Text extract:
____________________

Venture Kayaks Skye

Looking for info in the Venture Kayaks Skye kayak. Interested in this as a second boat and a primary boat for my wife.

Already looked on the Venture Kayaks website, but looking for info from somebody that as actually paddled this boat. There are no reviews on PNET.

We currently own a Tsunami 145 and Impex Assateague. My wife primarily uses the Tsunami and has a hard time keeping up with me on flat water. Want to get her a boat that is more quicker yet stable. The other part of the equation is that I also have to fit in the boat (6" 6") and there are not a lot of boats that I can do this. I fit in the Skye.

Not looking for a “tippy” boat for my wife as she is not comfy edging and stuff. We liked the Tsunami because it was pretty stable, albeit a barge.

____________________

Brief A: Update the kayak post by writing out everything from "Already looked on" down to "in the Skye." again, with "flat water" changed to "calm water".
Brief B: Write what comes next in the post about the Venture Kayaks Skye, starting after its final sentence.

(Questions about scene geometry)
____________________

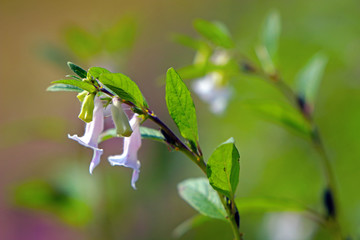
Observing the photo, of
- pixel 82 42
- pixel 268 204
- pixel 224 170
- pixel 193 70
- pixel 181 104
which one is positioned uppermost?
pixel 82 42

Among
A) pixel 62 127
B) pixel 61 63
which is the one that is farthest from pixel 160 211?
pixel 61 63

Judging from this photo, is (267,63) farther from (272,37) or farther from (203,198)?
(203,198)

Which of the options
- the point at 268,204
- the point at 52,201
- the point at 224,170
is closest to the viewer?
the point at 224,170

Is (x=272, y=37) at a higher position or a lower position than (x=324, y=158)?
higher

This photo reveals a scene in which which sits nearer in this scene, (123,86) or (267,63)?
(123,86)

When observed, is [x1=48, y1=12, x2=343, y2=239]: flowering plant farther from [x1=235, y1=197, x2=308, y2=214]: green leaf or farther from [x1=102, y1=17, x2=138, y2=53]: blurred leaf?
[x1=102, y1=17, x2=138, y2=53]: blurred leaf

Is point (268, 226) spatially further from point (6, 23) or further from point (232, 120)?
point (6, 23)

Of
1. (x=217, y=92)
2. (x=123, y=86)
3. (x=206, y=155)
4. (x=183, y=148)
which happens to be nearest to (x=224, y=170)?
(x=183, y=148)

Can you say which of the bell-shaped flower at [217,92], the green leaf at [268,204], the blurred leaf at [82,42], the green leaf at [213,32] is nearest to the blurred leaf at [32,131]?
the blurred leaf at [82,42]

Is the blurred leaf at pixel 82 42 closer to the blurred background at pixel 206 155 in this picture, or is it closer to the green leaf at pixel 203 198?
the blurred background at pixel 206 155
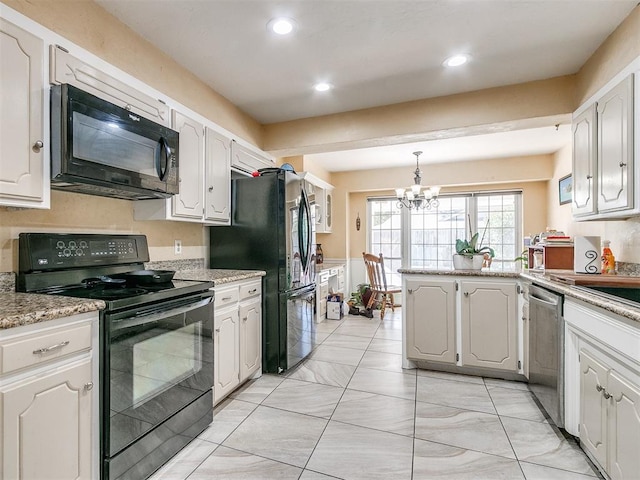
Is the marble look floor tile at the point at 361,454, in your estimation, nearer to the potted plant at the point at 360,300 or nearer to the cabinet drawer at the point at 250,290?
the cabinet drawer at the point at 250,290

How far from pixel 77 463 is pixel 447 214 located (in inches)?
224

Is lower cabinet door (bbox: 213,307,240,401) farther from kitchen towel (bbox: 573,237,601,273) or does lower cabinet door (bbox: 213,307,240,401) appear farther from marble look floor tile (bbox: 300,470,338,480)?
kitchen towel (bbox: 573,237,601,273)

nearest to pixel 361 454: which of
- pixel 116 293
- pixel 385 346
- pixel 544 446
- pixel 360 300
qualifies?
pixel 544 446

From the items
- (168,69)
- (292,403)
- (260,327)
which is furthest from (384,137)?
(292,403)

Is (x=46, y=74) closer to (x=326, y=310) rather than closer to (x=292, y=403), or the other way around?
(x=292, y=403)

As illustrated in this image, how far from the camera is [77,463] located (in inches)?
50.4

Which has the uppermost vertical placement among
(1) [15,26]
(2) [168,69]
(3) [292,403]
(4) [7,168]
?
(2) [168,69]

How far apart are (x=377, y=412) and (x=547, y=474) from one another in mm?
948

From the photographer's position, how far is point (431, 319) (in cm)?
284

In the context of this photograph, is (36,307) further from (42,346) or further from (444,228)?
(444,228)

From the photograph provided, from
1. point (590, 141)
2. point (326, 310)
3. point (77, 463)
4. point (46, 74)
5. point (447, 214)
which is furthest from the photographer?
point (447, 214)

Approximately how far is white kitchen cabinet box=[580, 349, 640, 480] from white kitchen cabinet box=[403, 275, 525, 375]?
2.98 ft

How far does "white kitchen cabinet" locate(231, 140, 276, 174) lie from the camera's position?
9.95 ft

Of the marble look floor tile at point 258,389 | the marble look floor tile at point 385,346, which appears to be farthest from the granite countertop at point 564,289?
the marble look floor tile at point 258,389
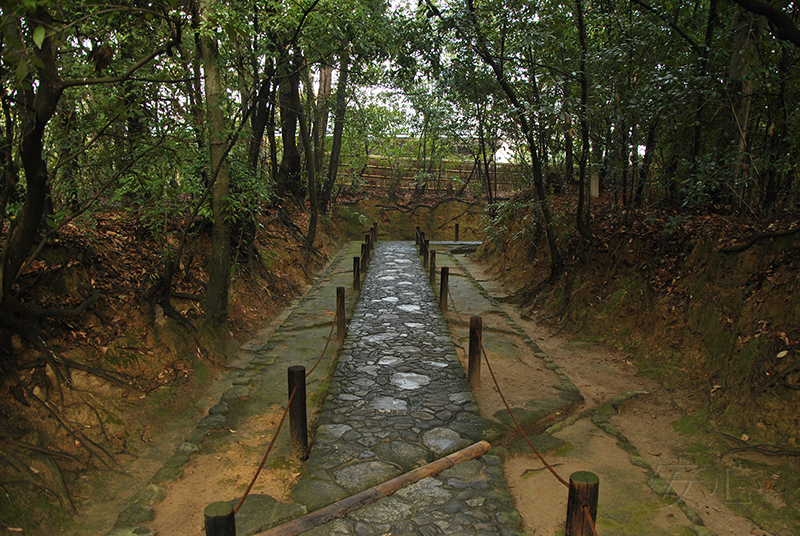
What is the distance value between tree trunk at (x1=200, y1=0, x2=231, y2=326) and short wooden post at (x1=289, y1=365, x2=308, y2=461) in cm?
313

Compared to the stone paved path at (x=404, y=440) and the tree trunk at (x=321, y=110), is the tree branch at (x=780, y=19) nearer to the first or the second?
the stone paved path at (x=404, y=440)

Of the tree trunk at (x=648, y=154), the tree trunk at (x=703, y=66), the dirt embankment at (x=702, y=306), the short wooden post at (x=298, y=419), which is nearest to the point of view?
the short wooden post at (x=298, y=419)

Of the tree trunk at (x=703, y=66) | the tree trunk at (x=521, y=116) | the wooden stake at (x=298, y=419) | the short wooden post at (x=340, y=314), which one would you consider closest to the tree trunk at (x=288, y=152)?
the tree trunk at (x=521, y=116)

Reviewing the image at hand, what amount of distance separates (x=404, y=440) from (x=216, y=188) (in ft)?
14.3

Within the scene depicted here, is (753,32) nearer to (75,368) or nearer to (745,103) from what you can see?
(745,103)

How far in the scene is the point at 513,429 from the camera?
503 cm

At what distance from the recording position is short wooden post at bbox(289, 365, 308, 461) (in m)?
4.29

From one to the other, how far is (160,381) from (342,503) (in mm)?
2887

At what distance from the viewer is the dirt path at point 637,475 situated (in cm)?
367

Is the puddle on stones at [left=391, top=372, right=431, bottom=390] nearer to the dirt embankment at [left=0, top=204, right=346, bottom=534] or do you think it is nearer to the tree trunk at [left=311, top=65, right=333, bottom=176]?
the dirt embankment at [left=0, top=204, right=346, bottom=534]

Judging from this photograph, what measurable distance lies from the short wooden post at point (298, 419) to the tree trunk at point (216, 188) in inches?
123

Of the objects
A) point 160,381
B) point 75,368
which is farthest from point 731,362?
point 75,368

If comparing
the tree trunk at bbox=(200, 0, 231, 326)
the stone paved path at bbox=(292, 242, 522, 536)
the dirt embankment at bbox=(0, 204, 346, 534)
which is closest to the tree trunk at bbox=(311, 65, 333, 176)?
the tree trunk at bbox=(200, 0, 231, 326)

____________________

Right answer A:
Already looked on the Venture Kayaks website, but looking for info from somebody that as actually paddled this boat. There are no reviews on PNET.

We currently own a Tsunami 145 and Impex Assateague. My wife primarily uses the Tsunami and has a hard time keeping up with me on calm water. Want to get her a boat that is more quicker yet stable. The other part of the equation is that I also have to fit in the boat (6" 6") and there are not a lot of boats that I can do this. I fit in the Skye.

Right answer B:
Venture Skye
You don’t mention your wife’s dimensions but given your height, unless she is tall herself, she might have trouble filling a boat you would be comfortable in. Also, while a longer waterline can mean a faster boat, the paddler has to be heavy enough to keep that waterline in the water. I have never paddled a Skye but it’s advertised as a boat for medium to larger paddlers. I would rate myself as a medium paddler & my husand as a large. There is no way he and I could comfortably paddle the same boat and get optimum performance out of it.

at an impex outer island. front bulkhead is way forward so will fit you low volume so will fit your wife. very stable friendly boat, good in quatering and follwing seas, fun to roll. only difficulty is that it take a while to turn.

Can’t fit the others…
If you two can’t fit each others clothes then you’re likely not going to fit each other’s kayak. Much like skis, bikes, etc.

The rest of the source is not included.